It was almost exactly one year ago that one of the most powerful market narratives in history emerged. As the pandemic raged, it didn’t take long for investors to figure out the biggest natural economic byproduct of COVID-19 was soaring demand for live-at-home technology for people and businesses.
On April 16, I wrote that, “It Turns Out the Whole Nasdaq is a Stay-At-Home Trade!” On April 30, Microsoft (NASDAQ: MSFT) crushed sales expectations by more than a billion dollars and the company said the virus had minimal impact on business. For the biggest companies in the world, our global suffering was a bottom-line booster.
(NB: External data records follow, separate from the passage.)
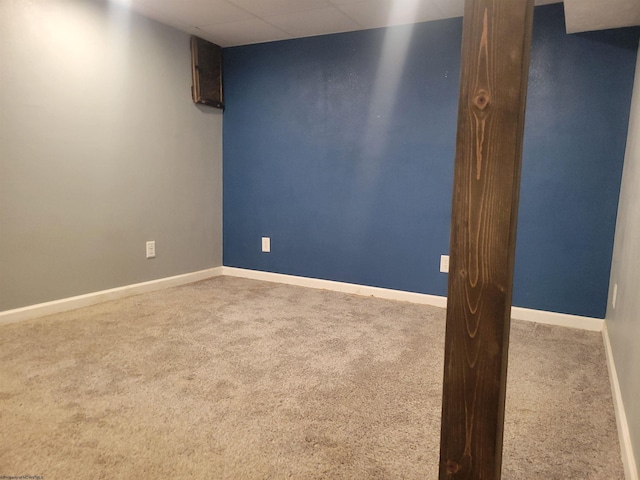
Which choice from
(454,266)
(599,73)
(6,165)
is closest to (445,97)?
(599,73)

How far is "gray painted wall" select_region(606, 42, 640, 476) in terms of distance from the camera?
139cm

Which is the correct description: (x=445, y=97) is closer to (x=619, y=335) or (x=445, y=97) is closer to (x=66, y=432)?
(x=619, y=335)

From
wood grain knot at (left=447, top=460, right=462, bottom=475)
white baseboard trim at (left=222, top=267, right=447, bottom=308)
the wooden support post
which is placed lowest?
white baseboard trim at (left=222, top=267, right=447, bottom=308)

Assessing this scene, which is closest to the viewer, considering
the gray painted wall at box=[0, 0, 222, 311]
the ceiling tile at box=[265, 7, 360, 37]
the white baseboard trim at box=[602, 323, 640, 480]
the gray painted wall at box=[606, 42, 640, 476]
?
the white baseboard trim at box=[602, 323, 640, 480]

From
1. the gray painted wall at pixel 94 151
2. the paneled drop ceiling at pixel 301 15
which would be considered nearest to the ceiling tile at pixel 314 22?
the paneled drop ceiling at pixel 301 15

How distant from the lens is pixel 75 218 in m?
2.80

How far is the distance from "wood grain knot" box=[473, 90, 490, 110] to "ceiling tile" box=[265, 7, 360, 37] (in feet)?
7.53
Their technology allowed the economy to get by indoors, and their products helped keep us sane when we had only our minds to keep us busy. The Quarantine Trade was a simple, verifiable story that rallied investors around stocks they already loved. The earnings power of big tech alone would’ve been enough to keep the market afloat, but in case there were any doubt, we got an even juicier story on top: stimmy checks. Direct deposit from the government started flowing in, and by this time, anyone who’d been too busy playing video games or Peloton-ing got the message loud and clear: Stocks Only Go Up.
That’s when the story started turning toxic. Crypto clowns and stock scammers pitched us everything in the book, and we bought. Everyone at some point or another the past year has acknowledged “we’re in a bubble,” but almost everyone follows up with “so don’t bet against it.” This confidence got a literal shot in the arm when vaccines were announced, and since then investors have been flip-flopping between two great stories: Stocks Only Go Up and the Recovery Trade. Somewhere along the way the two got mixed up, and now we’re stuck with the most expensive stock market in history. We’ve got the biggest economic restart in history too, but the stuff that stands to benefit the most is already expensive and looking tired.
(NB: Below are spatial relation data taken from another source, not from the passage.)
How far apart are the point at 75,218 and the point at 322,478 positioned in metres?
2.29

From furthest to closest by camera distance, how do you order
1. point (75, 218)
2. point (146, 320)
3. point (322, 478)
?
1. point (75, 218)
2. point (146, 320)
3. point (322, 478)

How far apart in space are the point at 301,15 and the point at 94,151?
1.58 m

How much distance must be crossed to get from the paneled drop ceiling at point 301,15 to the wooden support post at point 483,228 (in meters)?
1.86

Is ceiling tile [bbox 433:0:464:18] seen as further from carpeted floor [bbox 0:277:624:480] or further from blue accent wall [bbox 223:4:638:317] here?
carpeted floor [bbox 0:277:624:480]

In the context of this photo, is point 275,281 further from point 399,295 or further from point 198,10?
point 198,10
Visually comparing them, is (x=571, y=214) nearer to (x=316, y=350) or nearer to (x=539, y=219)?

The S&P 500 is just a smidge below its all-time highs, but the big stories of the past year are getting old. The Nasdaq-100 and Russell 2000 closed Tuesday at levels they first saw in early February. The market doesn’t have a clear story, and it needs one. Earnings determine direction in the long run, but volatility arises from narratives. Right now there’s a powerful, verifiable narrative lurking, waiting for its chance to seize – a variation on that early theme: “we are in a bubble.” Except this time “it’s popping.” You don’t go from Stocks Only Go Up to Stocks Sometimes Go Up; you go to Stocks Only Go Down, and then earn your way back to Sometimes.